There’s a sense of pride for Swarbrick and Kelly when they reflect on this arc of the rebuild and the opportunity the next television contract presents. When asked how Notre Dame can leverage the apex of its value, Swarbrick smiles big and declines comment. His grin permeates optimism. Kelly jokes that he doesn’t exactly think about TV contracts when he’s putting together the daily practice plan. But he knows what this means in the macro.
“You would be burying your head in the sand if you didn’t pay attention to streaming video, like Peacock, and what that might mean to changing the course of Notre Dame and television contracts and how that maybe influences other conferences accordingly,” Kelly said. “This is how I truly think about it: Keep winning. Keep winning, and my job for Jack is to win football games.”

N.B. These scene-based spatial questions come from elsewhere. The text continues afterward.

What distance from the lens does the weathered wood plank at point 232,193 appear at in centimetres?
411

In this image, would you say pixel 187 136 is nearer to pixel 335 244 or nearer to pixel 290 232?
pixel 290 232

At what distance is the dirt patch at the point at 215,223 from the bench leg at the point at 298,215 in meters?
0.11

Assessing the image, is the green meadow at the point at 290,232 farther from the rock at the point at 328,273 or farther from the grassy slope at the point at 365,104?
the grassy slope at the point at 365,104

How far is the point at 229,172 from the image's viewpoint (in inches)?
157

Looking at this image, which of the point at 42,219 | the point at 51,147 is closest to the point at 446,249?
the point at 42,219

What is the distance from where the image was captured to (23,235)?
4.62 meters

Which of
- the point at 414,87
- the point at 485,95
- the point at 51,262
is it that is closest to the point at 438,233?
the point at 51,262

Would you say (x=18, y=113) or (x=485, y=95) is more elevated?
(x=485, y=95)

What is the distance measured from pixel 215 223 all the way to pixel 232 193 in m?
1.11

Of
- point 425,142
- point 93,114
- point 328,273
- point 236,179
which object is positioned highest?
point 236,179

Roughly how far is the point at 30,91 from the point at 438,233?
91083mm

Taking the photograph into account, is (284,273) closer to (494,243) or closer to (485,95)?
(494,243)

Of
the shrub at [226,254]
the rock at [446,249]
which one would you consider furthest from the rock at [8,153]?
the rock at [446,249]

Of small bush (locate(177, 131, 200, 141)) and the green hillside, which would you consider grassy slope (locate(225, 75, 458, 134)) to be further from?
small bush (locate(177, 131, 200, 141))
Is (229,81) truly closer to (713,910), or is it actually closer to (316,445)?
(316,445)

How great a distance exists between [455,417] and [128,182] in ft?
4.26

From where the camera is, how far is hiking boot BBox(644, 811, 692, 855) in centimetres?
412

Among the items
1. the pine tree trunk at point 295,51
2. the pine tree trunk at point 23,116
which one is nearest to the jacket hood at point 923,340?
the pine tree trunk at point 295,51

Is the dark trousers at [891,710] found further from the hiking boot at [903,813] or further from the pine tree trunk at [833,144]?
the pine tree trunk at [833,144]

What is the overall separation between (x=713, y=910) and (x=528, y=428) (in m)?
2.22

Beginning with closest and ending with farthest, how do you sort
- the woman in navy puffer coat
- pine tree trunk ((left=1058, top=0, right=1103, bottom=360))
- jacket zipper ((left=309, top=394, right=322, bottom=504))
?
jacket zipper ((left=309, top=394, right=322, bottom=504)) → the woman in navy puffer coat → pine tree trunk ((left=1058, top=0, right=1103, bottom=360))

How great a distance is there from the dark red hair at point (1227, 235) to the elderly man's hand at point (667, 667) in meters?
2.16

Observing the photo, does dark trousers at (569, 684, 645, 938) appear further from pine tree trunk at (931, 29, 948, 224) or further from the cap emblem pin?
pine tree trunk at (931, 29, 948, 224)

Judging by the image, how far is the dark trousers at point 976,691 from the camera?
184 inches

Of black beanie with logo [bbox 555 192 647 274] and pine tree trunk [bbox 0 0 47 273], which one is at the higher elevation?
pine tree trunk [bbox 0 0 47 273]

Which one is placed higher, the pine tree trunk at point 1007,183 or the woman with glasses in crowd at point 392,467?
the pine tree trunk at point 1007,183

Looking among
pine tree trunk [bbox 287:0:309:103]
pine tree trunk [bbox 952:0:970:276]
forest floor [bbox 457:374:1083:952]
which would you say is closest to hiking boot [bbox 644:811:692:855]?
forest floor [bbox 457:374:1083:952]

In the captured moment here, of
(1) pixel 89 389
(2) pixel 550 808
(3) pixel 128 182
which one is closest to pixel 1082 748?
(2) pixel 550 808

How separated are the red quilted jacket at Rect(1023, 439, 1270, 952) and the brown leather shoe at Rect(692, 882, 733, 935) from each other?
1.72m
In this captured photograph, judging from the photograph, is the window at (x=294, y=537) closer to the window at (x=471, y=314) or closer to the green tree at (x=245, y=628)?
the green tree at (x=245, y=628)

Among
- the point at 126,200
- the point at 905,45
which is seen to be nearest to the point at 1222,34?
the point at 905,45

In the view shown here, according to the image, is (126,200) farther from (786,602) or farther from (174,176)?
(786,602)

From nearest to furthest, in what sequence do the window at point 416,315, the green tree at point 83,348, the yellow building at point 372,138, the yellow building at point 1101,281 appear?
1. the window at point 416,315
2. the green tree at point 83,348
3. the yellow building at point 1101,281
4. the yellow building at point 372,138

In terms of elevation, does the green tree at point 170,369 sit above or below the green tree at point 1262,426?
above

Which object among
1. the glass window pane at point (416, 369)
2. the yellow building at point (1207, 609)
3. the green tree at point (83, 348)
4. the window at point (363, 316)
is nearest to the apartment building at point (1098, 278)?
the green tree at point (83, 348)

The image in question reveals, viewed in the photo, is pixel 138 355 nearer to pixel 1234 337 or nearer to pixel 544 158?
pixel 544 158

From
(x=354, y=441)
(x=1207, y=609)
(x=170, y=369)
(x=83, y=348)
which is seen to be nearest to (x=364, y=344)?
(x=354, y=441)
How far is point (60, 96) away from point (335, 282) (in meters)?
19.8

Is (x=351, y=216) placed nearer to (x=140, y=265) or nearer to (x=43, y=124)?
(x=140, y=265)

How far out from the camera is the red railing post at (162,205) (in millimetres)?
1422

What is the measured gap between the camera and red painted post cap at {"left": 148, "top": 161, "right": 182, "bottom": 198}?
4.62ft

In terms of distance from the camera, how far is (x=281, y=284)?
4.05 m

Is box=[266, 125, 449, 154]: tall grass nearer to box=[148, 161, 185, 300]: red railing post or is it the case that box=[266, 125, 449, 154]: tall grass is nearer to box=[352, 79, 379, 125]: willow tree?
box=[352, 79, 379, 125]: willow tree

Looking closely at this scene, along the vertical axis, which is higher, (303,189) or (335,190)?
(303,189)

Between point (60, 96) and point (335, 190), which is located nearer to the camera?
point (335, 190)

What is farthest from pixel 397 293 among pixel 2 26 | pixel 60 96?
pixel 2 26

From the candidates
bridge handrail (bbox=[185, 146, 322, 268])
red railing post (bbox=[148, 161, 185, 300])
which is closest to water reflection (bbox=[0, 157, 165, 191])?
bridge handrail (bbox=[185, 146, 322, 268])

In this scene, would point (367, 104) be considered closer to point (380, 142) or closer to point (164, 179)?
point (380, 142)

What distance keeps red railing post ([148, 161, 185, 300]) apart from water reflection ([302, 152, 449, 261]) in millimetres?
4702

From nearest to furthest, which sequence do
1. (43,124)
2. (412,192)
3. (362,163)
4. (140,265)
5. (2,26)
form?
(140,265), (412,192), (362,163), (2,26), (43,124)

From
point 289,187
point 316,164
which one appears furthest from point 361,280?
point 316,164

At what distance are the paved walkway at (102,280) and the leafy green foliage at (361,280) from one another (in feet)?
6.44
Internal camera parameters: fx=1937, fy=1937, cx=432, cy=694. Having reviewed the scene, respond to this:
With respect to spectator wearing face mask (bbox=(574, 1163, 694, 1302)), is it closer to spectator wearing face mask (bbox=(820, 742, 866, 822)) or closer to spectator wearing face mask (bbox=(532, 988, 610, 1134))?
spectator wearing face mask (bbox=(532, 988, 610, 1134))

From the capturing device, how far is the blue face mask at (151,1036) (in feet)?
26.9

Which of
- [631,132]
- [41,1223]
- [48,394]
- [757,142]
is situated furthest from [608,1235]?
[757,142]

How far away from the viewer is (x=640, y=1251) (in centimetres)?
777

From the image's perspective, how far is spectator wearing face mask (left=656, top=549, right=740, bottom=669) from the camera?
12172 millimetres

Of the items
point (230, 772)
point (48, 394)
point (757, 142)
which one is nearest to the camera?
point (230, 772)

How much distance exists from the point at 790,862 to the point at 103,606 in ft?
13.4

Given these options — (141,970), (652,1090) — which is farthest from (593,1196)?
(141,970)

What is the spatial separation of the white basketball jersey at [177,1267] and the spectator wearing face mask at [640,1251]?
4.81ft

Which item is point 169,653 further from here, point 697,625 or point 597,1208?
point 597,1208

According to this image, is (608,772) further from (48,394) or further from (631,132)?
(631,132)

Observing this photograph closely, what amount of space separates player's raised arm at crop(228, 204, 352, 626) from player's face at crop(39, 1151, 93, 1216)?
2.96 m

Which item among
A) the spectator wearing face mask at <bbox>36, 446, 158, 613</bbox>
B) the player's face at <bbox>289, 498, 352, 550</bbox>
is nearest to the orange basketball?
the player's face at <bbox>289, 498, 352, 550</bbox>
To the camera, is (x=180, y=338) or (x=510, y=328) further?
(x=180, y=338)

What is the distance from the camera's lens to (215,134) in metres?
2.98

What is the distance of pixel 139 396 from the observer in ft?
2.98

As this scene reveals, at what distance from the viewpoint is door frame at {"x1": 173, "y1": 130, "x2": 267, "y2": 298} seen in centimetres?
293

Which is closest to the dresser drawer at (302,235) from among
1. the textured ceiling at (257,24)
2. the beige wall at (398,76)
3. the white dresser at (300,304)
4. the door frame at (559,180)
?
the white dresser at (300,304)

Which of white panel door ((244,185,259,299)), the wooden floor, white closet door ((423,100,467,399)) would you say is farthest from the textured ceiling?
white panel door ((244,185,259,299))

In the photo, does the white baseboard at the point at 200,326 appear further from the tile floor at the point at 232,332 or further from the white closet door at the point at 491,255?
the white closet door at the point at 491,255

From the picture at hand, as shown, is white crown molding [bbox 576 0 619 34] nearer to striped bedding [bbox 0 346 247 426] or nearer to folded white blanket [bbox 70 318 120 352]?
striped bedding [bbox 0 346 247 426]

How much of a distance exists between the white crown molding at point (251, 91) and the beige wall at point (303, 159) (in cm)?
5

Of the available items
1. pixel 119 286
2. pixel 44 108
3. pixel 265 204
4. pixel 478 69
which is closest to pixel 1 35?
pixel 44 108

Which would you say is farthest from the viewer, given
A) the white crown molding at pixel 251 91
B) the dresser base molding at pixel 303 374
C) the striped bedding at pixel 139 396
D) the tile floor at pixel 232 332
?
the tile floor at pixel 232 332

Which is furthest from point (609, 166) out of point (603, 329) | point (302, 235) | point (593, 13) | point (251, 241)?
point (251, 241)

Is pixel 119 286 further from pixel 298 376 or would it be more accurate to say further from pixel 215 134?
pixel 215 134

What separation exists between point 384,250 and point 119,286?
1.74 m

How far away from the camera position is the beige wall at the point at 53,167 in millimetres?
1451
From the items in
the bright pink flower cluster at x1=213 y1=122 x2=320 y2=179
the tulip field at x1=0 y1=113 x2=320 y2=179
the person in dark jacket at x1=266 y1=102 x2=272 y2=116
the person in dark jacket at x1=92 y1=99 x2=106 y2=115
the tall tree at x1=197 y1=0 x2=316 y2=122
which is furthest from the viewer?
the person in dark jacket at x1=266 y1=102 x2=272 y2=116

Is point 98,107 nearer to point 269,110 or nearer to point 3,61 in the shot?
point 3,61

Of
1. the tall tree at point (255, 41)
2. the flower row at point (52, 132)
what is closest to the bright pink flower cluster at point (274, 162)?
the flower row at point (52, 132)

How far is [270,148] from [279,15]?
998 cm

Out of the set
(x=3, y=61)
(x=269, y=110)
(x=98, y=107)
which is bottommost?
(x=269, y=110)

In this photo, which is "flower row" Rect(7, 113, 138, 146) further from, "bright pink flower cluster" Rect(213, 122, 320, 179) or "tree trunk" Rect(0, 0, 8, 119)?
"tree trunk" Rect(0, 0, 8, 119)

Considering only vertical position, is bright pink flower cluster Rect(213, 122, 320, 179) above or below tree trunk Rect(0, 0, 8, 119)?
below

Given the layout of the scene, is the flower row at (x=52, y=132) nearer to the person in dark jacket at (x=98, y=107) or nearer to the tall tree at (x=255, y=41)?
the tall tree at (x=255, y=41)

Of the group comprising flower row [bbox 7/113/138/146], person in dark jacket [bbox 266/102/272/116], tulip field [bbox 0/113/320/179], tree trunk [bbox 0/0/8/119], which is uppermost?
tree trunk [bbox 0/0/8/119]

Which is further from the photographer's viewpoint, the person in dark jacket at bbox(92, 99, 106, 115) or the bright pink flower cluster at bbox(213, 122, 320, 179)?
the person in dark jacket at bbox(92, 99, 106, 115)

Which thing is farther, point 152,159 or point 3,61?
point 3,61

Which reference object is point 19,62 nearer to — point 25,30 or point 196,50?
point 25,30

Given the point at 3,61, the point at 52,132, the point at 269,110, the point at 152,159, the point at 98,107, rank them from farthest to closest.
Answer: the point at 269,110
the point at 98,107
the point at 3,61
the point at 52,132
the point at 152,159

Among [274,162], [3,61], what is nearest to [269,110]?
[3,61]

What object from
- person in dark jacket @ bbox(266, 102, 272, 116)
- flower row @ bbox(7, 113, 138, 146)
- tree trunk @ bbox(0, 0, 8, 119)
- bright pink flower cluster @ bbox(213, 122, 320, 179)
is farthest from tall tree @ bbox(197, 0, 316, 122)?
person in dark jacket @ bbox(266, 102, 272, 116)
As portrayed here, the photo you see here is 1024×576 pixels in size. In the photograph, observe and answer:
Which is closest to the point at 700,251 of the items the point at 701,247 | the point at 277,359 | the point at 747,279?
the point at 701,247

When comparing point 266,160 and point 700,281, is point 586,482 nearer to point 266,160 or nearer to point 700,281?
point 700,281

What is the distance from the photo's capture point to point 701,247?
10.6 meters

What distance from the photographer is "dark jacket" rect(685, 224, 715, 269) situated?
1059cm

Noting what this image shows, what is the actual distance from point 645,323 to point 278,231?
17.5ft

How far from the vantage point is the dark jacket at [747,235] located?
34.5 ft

Notre Dame held on to win in overtime at Florida State, 41-38, on Sunday night, a game that registered an average of more than 7 million viewers. It peaked in overtime at 8.8 million people watching the game, and those numbers didn’t include out-of-home viewership.
It’s the latest flex for Notre Dame, who has appeared to solidify its future independence over the past decade. It agreed to join the ACC in a vast majority of its sports other than football and hockey in 2012. (With that, the Irish receive a partial ACC membership share, which is estimated at nearly $7 million.)
Swarbrick played a key role with three other college sports leaders in crafting the proposed 12-team College Football Playoff that includes Notre Dame.
“It’s been professionally rewarding,” said Swarbrick, who took over as athletic director in 2008. “But the evolution has been both satisfying and interesting. You look at articles six, seven years ago, it was that we can’t stay independent. In this most recent version of realignment, it’s been, Notre Dame’s not going to do anything different. Notre Dame’s not going to change. It’s a remarkable shift in the perception of us.”
How much can things financially change Notre Dame under the new deal? It’s always difficult to give apples-to-apples comparisons of television contracts, especially when dealing with different revenue splits.
The specifics of Notre Dame’s NBC deal for football aren’t known, as the contract signed in 2013 that started in 2016 has been reported to be worth $15 million annually for football. It’s safe to assume that has escalated through the agreement, as the general industry perception of Notre Dame’s overall TV revenue – the combination of the NBC deal and other TV revenues – is that it’s above the reported ACC per-team payouts ($32.3 million) but below the Big Ten ($54.3 million).
Again, the comparisons are tricky as the networks in those deals are paying for the right to pick a league’s best game, as opposed to the home games on Notre Dame’s schedule. But the intriguing question emerges: How much money can Notre Dame draw past 2025?
With SEC teams expected to make north of $60 million in revenue under the new deal starting in 2024, could Notre Dame end up in that neighborhood? How much will this game hint at future value?
It’s hard to say, but it’s intriguing to ponder the ratings of the Florida State game or the more than 10 million viewers on NBC for the home game against Clemson last year. How many people would pay for those games individually? If only half that number paid $5, it’d be a transformative figure.
The Toledo experiment is a potential pathway there down the road.
“It’s a timid step toward moving some events to streaming,” said Neal Pilson, the president of Pilson Communications and a former president of CBS Sports. “Not the big events. Not the major events. This isn’t USC. This is Toledo.”
With big brands becoming vogue – as opposed to leagues seeking cable boxes in the last round of realignment – it’s worth wondering if upcoming consumption trends tempt other elite schools with national followings to seek independence.
“It’s a great question,” Swarbrick said. “I think the entanglements of the conference networks make it really hard for people to follow us to independence, but for that, I think a number of people would.”
The Toledo game will also be instructive for the rest of college athletics. With the Big Ten (2022-23), Pac-12 (2023-24) and reconfigured Big 12 (2024-25) deals coming to market in the next few years, the question will linger whether the elite brands in those leagues are going to demand an unequal amount of revenue sharing within the league. Would USC and Oregon make more than Arizona and Oregon State? Or would Ohio State be paid at a different tier than Purdue and Maryland? Could performance or stream numbers determine those payouts?
The Toledo experiment could also partially inform NBC officials if they want to bid on other college football rights. ESPN’s financial fidelity to the SEC for its upcoming TV deal and expected investment in the College Football Playoff have appeared to leave some room for bidders in the college sports rights space. A bigger presence for NBC would be significant as a large amount of ESPN’s financial oxygen appears to be committed. Could streaming make it a motivated bidder?
A major factor hanging over the upcoming TV deals for Notre Dame and the three major conferences will be how significant of a presence streaming is. How quickly does the model evolve from linear? We’ll get an early peek at viewer’s habits on Saturday.
Is this the first step to college football following the NFL’s model, where it got platforms like Amazon Prime to experiment with the product and eventually go bigger and bigger?
“I just think the legacy linear model will be a majority of the viewers and the content and the money through 2025,” said Matt Balvanz, senior vice president of analytics and innovation for Navigate. “I would say still 60-40 or 70-30 linear. It’s a slow roll, and the equation isn’t there yet. You’re giving up money for commercials for those huge audiences and losing audiences from recruiting perspective.”